++++ SOURCE EXTRACT

A fellow student asked the question that has been burning in my mind for the last year — when your career is affecting your personal life in a negative way, what can you do?

The answer: “Cry and drink.”

Tbh that’s how I coped with the stress of journalism and personal issues all last year, and I can’t say it worked out well for me. Yes, journalism is a hard job, but I think that I and other women can find that balance. (Insert obnoxious: “Can women have it all?” question. What the heck is “IT”?).

What happens when a words person and a design person make a multimedia package

Multimedia assignments have always freaked me out. I’m a words person. I don’t know how to operate expensive video cameras and audio equipment. I’m barely capable of editing clips into something coherent. I hate being so reliant on technology and I have often fallen victim to dead batteries and off white balances. So when I found out that I had to put together a multimedia project yet again for the Missourian, I was heartbroken.

It didn’t make me feel more at ease when I received an email informing me that my project was the first deadline in the class — nine days away. Me and my partner, Amy, scrambled to put together a one-minute piece of video for the Missourian Minute series in just one week, while every other group in the class had at least two weeks to do so.

And, as with all of my past experiences with multimedia, we hit a lot of bumps in the road.

Amy went out of town for three days, leaving me incapable to work without her. The two possible subjects wouldn’t return our calls. Finally we lined up an interview, but the subject wasn’t available until Friday — the day our final project was supposed to be filmed, edited and turned in. We met the source at a sketchy office below a parking garage downtown. As soon as we walked into the little office, my heart sank — we had nothing visually appealing about this interview. No available B-roll. The environment we were promised as we arranged the meeting was not delivered.

++++++++
++++ DATASET EXTRACT

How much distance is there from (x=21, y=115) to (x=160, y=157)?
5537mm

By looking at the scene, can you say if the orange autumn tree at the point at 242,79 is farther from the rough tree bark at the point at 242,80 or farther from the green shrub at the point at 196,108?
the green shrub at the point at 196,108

++++++++

DIRECTION 1: In the post about the multimedia project, list every setback the writer reports in the paragraph beginning "Amy went out of town."
DIRECTION 2: Summarize the post about journalism and the multimedia project in two sentences.
DIRECTION 3: Extend the post about the multimedia project, beginning right after the sentence "The environment we were promised as we arranged the meeting was not delivered."

WRITTEN REPLY 1:
1. Amy went out of town for three days, and the writer could not work without her.
2. The two possible subjects did not return their calls.
3. The interview subject was not available until Friday, the same day the final project had to be filmed, edited and turned in.
4. The interview offered nothing visually appealing.
5. No B-roll was available.
6. The environment promised when they arranged the meeting was not delivered.

WRITTEN REPLY 2: The writer admits to coping with the stress of journalism and personal issues poorly over the last year, but still believes that she and other women can find a balance. As a self-described words person who dreads multimedia work, she and her partner, Amy, had only about a week to make a one-minute video for the Missourian Minute series, and they ran into one setback after another.

WRITTEN REPLY 3:
We conducted a quick interview anyway, unable to zoom and without a tripod. We left the interview in a panic. After explaining the situation to our TA, we were fortunate enough to get an extension and desperately scoured the interwebs for something new to cover and create a package on in under 24 hours.

Which brought us to DoDeca-Con.

I had no idea what I was expecting, but people dressed as Ewoks and anime characters wasn’t it. Colorful characters winded through the halls as they waited to participate in the costume contest. Vendors filled a convention room, selling everything from medieval swords to furry tails to comics and art. We approached one vendor, two women who sold steampunk-inspired accessories, and within moments we knew we had our story.

We ran back to Amy’s dorm and sorted through the video and audio clips. We spent three hours in the newsroom the next day finishing out final product. Everything worked out and it’s like a huge weight has been lifted from my shoulders. I know having these multimedia skills is important for being a journalist, but for now I’m happy to get to stick to words for the rest of the semester.

Welcome to Junior Year, the Missourian, and Eight-Hour GA Shifts

This week has held a lot of firsts for me. My first day of junior year. My first time getting a parking ticket. My first time taking a sunrise yoga class. And today was my first GA shift at the Columbia Missourian, Columbia’s city newspaper.

From the moment you step onto campus as a freshman journalist, the Missourian is this big, scary, impending obstacle that looms over you. You know it’s coming, you’ve heard how hard it is, and all you can do is practice writing at the campus newspaper and hope you can just get through the J4450 semester.

When I walked into the newsroom during orientation, I was, and honestly still am, intimidated.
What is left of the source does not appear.